Country Much Too Small for Pip & Me (Sports Vue)

Country Much Too Small for Pip & Me

“On the Town” Sports Vue, December 7-14, 1995

There’s nothing quite so disillusioning as meeting a hero and finding out he or she’s a jerk. You then have to reassess your values and judgments. This, thankfully, has never happened to me. I don’t like most people, and my heroes are either long-retired or long dead.

Another type of disillusionment, albeit of a lesser intensity, is when you meet somebody well-known whom you had previously disliked, and they turn out to be a peach. What do you do? Take, for instance, Michael Jordan. I’ve never liked him as a player. Don’t ask why. Can’t explain it. The only shoe salesman I like is Al Bundy.

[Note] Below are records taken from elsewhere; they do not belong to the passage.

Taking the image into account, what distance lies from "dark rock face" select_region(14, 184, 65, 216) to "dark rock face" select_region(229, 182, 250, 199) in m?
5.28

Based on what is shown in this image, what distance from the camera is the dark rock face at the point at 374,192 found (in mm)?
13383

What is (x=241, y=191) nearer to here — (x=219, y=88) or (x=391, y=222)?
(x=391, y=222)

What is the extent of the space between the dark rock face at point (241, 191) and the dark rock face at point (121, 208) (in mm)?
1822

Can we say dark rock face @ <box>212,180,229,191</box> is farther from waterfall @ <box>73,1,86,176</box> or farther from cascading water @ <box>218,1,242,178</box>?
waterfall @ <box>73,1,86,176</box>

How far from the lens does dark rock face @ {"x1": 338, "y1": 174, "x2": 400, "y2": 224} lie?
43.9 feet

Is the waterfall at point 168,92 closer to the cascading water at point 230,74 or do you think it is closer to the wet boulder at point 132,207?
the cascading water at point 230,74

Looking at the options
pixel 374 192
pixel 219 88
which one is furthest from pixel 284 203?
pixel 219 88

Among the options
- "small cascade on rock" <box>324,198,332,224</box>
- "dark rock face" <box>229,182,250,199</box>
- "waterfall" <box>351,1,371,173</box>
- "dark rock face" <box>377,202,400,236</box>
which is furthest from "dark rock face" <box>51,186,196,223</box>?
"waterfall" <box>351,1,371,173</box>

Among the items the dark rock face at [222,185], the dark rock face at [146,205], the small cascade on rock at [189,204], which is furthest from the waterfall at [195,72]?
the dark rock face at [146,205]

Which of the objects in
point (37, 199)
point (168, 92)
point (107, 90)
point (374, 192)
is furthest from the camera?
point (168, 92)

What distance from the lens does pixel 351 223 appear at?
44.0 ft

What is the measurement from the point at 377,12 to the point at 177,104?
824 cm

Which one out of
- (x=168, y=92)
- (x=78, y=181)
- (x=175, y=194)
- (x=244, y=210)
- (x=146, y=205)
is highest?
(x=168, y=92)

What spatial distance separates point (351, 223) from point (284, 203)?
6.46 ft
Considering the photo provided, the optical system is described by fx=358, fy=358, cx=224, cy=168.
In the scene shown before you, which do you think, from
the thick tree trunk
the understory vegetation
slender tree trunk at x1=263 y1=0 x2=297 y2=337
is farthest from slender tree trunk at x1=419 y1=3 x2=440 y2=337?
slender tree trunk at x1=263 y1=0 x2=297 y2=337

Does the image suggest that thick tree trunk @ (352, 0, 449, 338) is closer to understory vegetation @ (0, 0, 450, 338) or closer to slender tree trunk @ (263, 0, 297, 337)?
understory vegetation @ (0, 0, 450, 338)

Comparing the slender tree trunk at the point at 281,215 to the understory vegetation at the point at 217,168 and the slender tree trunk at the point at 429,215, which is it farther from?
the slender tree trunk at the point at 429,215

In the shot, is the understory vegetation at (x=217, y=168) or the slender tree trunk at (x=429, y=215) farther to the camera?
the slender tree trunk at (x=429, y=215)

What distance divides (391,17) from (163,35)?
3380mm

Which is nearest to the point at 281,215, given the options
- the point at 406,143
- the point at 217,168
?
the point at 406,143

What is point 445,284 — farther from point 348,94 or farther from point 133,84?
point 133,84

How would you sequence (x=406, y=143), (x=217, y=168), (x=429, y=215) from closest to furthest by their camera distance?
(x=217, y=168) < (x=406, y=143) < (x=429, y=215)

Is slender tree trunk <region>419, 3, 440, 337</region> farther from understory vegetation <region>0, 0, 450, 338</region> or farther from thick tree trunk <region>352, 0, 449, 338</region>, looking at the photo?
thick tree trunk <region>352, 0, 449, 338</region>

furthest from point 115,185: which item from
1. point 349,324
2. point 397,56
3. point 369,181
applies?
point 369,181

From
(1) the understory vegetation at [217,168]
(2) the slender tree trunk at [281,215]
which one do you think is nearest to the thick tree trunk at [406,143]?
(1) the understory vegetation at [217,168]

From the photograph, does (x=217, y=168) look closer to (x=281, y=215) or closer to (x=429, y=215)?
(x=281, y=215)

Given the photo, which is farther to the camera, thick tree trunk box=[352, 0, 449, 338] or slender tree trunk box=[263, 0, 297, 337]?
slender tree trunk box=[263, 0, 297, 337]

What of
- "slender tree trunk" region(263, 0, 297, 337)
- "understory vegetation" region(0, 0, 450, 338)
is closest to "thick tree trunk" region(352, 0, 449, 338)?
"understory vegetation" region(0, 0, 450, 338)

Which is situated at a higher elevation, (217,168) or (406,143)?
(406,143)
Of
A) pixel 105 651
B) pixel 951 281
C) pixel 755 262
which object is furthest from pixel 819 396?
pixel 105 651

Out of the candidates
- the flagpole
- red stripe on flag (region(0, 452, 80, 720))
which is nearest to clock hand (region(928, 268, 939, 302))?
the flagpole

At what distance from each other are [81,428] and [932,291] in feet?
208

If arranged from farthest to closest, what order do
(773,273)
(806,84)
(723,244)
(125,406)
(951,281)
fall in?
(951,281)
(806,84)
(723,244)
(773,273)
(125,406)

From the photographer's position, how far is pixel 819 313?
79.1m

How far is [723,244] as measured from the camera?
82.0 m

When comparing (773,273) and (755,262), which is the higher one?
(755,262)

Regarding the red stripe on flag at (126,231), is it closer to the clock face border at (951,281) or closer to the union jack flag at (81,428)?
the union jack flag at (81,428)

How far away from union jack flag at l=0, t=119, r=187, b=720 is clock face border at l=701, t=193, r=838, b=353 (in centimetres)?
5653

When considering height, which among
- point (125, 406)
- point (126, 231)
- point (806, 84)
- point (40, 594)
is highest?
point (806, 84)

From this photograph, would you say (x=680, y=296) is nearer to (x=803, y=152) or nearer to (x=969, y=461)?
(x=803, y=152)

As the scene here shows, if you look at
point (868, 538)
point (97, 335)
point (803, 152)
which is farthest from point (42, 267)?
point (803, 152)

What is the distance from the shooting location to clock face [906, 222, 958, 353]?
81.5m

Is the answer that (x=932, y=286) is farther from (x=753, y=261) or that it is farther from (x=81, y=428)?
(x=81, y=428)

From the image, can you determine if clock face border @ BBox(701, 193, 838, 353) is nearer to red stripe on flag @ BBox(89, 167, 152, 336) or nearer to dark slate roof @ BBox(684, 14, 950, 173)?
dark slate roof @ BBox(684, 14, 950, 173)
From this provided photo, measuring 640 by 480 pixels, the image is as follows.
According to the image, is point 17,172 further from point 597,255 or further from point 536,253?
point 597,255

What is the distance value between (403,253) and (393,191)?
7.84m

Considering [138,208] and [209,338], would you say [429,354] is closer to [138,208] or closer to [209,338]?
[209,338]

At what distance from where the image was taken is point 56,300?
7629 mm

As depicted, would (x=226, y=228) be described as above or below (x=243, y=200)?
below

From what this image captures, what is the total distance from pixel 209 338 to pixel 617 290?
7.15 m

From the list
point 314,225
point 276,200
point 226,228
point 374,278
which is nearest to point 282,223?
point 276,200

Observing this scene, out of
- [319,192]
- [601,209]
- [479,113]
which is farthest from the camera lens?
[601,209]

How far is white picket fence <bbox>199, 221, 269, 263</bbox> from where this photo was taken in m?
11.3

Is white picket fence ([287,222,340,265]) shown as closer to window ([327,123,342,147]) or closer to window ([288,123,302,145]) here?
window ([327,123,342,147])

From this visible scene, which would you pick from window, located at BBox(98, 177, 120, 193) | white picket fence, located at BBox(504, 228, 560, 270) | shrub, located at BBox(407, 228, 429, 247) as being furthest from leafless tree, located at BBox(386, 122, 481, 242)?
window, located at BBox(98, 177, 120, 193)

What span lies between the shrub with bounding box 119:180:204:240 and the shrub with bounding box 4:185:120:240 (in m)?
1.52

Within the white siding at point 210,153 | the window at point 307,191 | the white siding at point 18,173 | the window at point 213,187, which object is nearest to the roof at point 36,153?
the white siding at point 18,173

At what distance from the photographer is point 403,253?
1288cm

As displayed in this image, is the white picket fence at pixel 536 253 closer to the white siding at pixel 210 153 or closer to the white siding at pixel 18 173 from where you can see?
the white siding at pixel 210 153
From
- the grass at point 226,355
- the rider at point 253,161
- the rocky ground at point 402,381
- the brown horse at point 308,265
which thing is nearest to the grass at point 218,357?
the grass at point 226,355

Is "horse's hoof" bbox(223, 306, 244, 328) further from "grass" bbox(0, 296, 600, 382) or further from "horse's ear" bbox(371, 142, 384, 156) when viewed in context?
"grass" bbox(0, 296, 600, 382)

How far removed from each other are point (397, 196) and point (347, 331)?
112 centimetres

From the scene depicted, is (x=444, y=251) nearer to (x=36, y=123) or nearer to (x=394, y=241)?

It doesn’t make sense, but that’s the way I feel. The one time I ever had personal contact with him, however, he was kind and gracious in turning me down. I didn’t speak with his Baldness on his most recent trip to the Wetlands, as he was being mobbed by the adoring media every step he took. Who needs the trouble? But I did poke my head in the media scrum and noticed MJ sitting patiently, answering politely all the inane, unoriginal questions reporters love to ask. Why couldn’t he just be a jerk to justify my dislike for him?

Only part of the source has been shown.